Modern Knowledge Management Applications
Northwestern considers itself still in the early phase of its experience with iUpload, with about 100 people actively blogging since an enterprisewide rollout to 5,000 users in June. But it’s working well, Austin says, to jump-start collaboration and spark a larger change in the corporate culture. "This is the first time we’ve had a grassroots application that allowed employees to share what they’re working on directly," says Austin.
Share Thy Neighbor’s Expertise
Sometimes corporate knowledge remains locked up in employee files and inboxes even when other knowledge management tools are in use. For a couple of years now, Procter & Gamble has been looking for new ways to retrieve these internally exiled intellectual riches, says Arthur Hart, section manager of P&G’s information and decision solutions department. He tried out several "expertise finding" KM applications designed to index and publish mail and files from end user PCs. These failed because they required the users to keep their own profiles of expertise up to date, which they never remembered or had time to do, he recalls. Other programs published too much of the data they discovered, and employees perceived them as an invasion of privacy.

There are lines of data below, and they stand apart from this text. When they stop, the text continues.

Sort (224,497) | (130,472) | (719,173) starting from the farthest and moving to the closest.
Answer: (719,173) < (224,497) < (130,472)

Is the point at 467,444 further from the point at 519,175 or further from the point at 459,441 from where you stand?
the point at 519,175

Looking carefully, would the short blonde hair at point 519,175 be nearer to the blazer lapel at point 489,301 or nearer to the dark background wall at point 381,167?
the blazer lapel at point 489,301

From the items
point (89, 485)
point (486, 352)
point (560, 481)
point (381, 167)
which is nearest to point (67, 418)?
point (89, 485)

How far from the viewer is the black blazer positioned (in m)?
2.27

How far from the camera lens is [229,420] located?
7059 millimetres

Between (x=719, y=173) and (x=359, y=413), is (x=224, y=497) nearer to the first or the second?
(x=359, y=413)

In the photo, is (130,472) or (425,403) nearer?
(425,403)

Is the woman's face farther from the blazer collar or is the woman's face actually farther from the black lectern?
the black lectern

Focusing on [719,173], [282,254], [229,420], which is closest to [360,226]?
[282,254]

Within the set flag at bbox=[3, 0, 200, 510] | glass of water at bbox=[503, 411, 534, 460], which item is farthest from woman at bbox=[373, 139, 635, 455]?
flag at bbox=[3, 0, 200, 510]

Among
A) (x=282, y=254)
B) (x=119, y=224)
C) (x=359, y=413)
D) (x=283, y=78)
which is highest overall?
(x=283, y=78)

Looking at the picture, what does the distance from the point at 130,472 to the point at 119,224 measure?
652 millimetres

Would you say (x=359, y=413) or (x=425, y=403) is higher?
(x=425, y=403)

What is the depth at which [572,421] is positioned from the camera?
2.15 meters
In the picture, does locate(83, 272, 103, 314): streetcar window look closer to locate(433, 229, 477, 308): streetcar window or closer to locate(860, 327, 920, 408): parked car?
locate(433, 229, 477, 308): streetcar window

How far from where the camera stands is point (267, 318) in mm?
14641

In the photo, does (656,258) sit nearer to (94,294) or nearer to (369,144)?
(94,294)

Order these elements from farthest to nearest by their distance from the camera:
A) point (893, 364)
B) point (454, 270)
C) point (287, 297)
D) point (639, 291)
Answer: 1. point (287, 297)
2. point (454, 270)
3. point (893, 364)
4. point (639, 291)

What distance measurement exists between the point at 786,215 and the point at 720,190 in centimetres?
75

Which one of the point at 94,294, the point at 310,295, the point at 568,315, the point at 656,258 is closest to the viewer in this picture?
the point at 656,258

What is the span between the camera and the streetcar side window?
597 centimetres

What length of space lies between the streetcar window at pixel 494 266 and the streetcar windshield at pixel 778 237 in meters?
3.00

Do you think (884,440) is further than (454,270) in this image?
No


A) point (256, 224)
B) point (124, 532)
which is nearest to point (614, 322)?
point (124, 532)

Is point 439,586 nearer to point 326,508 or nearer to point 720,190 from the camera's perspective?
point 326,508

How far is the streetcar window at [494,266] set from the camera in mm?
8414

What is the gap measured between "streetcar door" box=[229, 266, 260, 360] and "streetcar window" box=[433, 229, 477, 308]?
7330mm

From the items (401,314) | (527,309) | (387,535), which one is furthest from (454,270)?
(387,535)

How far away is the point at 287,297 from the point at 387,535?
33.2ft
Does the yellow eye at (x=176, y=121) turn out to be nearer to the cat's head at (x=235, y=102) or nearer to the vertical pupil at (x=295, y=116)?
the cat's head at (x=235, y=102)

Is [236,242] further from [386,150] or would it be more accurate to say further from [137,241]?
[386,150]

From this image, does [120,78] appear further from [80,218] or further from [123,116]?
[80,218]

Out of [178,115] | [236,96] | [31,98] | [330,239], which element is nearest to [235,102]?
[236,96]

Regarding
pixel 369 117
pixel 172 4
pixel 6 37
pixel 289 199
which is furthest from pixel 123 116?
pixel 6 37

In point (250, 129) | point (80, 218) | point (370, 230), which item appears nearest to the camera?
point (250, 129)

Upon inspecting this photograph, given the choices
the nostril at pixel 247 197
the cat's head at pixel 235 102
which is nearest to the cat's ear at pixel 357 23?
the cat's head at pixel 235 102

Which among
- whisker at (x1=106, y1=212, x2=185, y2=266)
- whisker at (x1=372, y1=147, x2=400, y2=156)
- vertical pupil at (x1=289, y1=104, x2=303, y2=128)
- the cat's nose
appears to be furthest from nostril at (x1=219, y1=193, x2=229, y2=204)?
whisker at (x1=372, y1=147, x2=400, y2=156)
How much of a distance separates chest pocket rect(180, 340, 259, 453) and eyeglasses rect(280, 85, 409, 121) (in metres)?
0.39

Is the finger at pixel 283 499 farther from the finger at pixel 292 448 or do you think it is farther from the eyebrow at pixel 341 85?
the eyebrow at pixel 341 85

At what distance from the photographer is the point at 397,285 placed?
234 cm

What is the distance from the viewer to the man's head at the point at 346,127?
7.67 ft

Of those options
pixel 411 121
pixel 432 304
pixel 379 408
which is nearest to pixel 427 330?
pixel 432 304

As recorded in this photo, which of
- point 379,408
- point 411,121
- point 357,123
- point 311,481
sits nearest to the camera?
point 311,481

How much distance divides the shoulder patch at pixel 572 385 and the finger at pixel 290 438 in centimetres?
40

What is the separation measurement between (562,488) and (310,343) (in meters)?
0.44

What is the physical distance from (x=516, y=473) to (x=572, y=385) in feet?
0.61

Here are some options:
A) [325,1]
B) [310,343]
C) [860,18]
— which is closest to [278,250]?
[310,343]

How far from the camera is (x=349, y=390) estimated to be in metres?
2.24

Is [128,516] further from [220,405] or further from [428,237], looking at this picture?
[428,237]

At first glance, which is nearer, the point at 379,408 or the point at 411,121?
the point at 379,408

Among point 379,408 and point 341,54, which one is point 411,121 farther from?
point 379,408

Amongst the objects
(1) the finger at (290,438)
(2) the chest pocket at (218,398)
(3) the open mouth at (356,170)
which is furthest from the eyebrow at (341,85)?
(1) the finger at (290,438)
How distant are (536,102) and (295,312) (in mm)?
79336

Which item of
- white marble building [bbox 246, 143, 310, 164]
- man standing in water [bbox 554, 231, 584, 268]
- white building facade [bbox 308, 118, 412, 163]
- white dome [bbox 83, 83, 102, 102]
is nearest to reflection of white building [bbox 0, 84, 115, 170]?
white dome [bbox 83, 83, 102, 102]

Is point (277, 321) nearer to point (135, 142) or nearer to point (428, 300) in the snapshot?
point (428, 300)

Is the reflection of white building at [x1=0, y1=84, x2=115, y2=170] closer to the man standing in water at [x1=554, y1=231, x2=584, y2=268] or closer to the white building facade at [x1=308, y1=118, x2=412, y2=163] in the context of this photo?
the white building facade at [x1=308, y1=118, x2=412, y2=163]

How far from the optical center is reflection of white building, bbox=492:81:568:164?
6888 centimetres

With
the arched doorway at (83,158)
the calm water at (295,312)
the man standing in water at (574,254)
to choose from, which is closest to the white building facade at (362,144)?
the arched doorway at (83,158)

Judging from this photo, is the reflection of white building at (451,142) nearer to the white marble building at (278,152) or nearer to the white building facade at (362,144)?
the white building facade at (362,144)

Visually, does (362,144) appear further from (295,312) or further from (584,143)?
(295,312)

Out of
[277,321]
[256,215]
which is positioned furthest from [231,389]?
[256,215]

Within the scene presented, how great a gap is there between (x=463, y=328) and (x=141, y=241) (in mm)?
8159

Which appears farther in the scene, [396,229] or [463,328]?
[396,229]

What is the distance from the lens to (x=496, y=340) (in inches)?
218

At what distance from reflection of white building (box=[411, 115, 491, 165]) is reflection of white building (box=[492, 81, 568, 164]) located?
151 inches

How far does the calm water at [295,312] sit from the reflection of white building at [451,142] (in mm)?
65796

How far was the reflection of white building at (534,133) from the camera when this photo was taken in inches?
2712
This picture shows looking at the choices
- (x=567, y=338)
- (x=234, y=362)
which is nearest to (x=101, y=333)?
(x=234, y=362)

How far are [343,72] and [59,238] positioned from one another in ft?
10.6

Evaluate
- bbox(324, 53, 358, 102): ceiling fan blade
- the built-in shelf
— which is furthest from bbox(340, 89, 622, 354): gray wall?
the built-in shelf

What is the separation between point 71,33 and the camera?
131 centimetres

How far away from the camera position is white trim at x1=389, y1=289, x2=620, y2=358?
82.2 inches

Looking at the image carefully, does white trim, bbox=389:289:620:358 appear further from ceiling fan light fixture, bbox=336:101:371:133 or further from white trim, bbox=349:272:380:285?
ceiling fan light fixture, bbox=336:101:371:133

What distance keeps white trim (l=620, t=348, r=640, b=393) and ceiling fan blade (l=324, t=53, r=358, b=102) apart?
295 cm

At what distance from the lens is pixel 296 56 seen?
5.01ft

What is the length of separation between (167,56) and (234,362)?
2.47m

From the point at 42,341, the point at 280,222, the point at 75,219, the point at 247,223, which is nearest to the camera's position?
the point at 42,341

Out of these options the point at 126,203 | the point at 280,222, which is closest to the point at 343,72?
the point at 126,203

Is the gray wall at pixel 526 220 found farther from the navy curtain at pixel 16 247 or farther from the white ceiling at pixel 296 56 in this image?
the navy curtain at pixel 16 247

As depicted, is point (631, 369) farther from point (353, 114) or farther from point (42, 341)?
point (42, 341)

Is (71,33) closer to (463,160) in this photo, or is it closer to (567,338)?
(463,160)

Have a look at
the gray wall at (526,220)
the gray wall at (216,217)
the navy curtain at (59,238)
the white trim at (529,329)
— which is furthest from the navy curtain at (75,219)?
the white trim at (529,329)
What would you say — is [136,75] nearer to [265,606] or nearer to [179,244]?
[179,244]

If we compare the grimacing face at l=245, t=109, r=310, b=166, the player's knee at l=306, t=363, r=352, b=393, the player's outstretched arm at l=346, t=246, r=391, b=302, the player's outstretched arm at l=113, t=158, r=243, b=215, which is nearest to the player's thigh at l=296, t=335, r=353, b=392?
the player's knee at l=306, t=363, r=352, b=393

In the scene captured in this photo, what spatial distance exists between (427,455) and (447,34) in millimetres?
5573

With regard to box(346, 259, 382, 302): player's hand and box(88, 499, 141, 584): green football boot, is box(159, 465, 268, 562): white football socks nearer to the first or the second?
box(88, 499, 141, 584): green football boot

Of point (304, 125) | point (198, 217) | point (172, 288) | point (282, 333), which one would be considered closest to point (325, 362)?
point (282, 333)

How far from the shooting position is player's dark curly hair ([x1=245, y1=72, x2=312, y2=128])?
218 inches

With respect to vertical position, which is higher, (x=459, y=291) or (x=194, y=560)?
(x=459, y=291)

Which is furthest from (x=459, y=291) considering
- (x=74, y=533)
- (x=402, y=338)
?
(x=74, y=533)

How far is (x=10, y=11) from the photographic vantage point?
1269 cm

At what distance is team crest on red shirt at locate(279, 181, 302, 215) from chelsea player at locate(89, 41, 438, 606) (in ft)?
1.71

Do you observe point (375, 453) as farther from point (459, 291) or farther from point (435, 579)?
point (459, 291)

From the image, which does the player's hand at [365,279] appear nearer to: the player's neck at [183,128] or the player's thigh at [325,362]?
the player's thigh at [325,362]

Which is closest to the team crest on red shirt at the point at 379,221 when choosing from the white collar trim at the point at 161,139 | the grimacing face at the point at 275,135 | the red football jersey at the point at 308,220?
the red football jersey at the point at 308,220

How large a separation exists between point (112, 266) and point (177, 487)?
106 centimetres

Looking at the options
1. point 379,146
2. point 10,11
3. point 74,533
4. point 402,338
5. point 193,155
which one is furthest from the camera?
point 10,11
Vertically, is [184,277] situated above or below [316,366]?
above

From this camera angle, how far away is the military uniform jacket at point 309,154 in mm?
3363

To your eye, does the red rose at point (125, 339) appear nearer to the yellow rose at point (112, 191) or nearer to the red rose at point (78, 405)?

Hart eventually heard about a similar program that combines automatic discovery of corporate expertise with user control over privacy. Tacit’s Illumio, available as of Nov. 15, is a Web-hosted information broker that accepts information requests, such as, "How do you hire good employees?" and sends them out to other users. Individual users may optionally install one of two desktop search utilities, Google Desktop and Microsoft Desktop Search, which Illumio queries for answers to requests. However, Illumio doesn’t just send your data out; no information leaves your computer unless you explicitly agree to send it out.
Illumio consists of a Web-based host site run by Tacit, the Google or Microsoft search software installed on your PC that digs up data, and the Illumio client software, also running on your PC, that acts as a broker between the two. The Illumio client forwards requests from other Illumio users to the desktop search tool, then asks for your permission to send out the data discovered. According to Tacit, Illumio will come in several flavors. The standard version, for use in public groups via the Internet, will be downloadable for free. Pricing of a managed, private group option with added controls, for enterprise users, had not been set at press time. (Qualifying enterprises that sign up in 2006 can get an extended free trial, as a reward for early adoption, the company says.)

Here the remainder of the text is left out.